After a successful first trial year, I discovered that my tomato plants performed better if the seedlings were planted out by late February. They could easily be covered if there were a late, short freeze, and it meant they had produced most of their fruit by the time the weather was scorching. Tomatoes stall when the temperatures get above 90º and they won’t set fruit until the night time temperatures are over 55º. But if you plant them out early, they will still get a good root system built by the time it is warm enough, and they will produce well before the heat stalls them.
The more I paid attention to what kinds of temperatures certain plants liked, the better I got at growing things that would not normally thrive in my climate. Broccoli or bok choy planted in late August would winter over fine and on those few times when the temperature froze, a light covering was all it needed to pull through fine. Lettuce would grow from fall to spring with little or no effort. Fuschias would grow well during fall, winter and spring, if protected from freezes, and would take its “winter” nap during the dog days of summer.

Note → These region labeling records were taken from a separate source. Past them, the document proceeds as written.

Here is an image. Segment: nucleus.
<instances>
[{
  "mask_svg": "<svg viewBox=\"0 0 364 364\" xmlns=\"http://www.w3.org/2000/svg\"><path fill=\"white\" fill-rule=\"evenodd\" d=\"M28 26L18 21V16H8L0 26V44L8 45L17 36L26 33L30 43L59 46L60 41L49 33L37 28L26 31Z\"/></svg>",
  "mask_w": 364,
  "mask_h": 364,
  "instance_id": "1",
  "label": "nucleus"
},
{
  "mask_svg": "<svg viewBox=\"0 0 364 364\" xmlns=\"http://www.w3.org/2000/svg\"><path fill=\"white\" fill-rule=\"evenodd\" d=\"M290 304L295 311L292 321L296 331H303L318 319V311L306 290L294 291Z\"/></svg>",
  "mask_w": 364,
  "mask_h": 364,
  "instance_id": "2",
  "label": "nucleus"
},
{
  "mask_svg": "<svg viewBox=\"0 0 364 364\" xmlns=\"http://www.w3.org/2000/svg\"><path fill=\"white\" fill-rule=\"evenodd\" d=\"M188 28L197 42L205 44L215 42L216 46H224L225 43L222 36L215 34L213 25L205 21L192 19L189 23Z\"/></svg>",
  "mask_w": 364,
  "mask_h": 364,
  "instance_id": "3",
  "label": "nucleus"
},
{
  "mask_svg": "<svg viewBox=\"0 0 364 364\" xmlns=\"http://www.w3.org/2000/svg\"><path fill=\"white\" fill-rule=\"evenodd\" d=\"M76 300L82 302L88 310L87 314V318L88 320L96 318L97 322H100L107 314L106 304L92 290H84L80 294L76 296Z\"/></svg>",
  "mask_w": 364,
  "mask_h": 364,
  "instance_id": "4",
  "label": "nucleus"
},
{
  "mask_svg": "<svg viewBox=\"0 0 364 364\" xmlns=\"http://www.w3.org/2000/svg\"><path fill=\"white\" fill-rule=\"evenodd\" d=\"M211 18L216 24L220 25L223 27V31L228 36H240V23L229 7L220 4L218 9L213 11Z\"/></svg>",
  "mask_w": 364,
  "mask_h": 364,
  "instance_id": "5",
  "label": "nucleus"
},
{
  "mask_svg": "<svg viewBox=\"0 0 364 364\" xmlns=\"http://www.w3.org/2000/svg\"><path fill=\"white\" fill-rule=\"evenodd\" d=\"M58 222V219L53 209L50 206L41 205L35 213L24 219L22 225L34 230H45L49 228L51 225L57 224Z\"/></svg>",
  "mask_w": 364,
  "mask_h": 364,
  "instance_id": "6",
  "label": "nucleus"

Even with my many efforts, peonies were beyond my reach. Some plants simply have to have a winter chill, or they will never perform. And since they don’t like to be disturbed after planting, putting them in the refrigerator for the winter was not an option. Not to mention, there is not exactly room for a huge root ball in the back of the fridge. And the only way to keep a tuberous begonia alive in the heat of the south is to water it by putting ice cubes around the base at night. Even that was a bit too much for me. But then, I will never grow lotuses in Oregon. And if I lived in the northern US, I would never grow caladiums either.
Season shifting works the other way too. Now, I live in the Pacific Northwest, and the summers are quite mild. The summer days are long, and pretty much anything grows here. Well almost. All of the veggies that thrive in intense heat, like eggplants, peppers, okra and lima beans are less impressed with the short “hot” season, and the milder summer temperatures.
Season shifting is not new here either. Tomato, peppers and eggplants can still be set out early if they are protected by a celled water sheath, like Wall o’ Water. Even so, they tend to grow slowly until the soil gets as hot as they like it. Gardeners who use plastic around their plants are always going to have a head start on harvest over those who don’t.
But tomatoes, peppers, eggplants commonly grow here.
Okra and lima beans need even more heat than those crops. And since you can’t always find them in a grocery outside of the South, even frozen, I had to succeed in growing them, or do without.
The first time I planted okra, the plants rotted from the rain. They can’t stand cool, wet weather. The second planting grew, but never had time to fully develop before the season ended that year. The second year, a more aggressive approach to season shifting was required. I put in raised beds with lots of compost, planted the seeds inside first, and when the weather finally warmed enough, planted them with black plastic around them. I was rewarded with a really nice crop. Fresh lima beans from raised beds ended up on the menu too.
No matter where you live, there will be some kind of gardening challenge. There is no perfect climate for everything you can find in a seed catalog. Decide what you want to grow. If it normally grows where you live, consider yourself lucky.
If you want to grow something exotic for your location, think creatively and season shift if you can. Some things may not work, but with adjustments in your garden habits, many will. Unless you are thinking about investing in a very expensive plant, experiment and see if you can get to your goal.
You might be surprised. And the process can be quite fun.